Eine Besonderheit unserer Aufnahmen sind einbezogene Alternativfassungen, die in den Quellen besetzungsmässig nicht mit letzter Sicherheit zu klärende oder aber von Bach nachweislich in mehreren Versionen realisierte Satzanlagen in ihrer Pluralität zu Gehör bringen.
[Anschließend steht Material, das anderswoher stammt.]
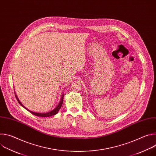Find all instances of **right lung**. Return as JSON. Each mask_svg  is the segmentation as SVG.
Instances as JSON below:
<instances>
[{"label": "right lung", "mask_w": 156, "mask_h": 156, "mask_svg": "<svg viewBox=\"0 0 156 156\" xmlns=\"http://www.w3.org/2000/svg\"><path fill=\"white\" fill-rule=\"evenodd\" d=\"M15 97H16V99H17V101H18V103H19V104H20L22 107H23L25 108H26L27 110H28L31 114H33V115H36V116H38V117H51V116H52V115H54L57 114L58 113V110H60V108H61L63 102V94H62V98H61V99H60V101L59 104H58V105H57V107H55L53 110L51 111V112H47V113H37V112H32V111H31V110H30L27 109L25 106H23V105H22V104H21V102H20V101L18 100V98L16 97V95H15Z\"/></svg>", "instance_id": "obj_1"}]
</instances>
Auch haben wir jene Sätze oder Stimmen, die Rudolf Lutz und andere Musiker der Stiftung nach Massgabe eindeutig oder wahrscheinlich fehlender Partien oder Werkteile und mithilfe ihrer jahrzehntelangen Erfahrung in der stilgetreuen Nachschöpfung barocker Muster ergänzt oder nachkomponiert haben, konsequent mit zur Diskussion gestellt. Insofern enthalten manche Tonträger auch gewisse Überraschungen, die unser klingendes Bild des Bachschen Kantatenschaffens zweifellos bereichern können.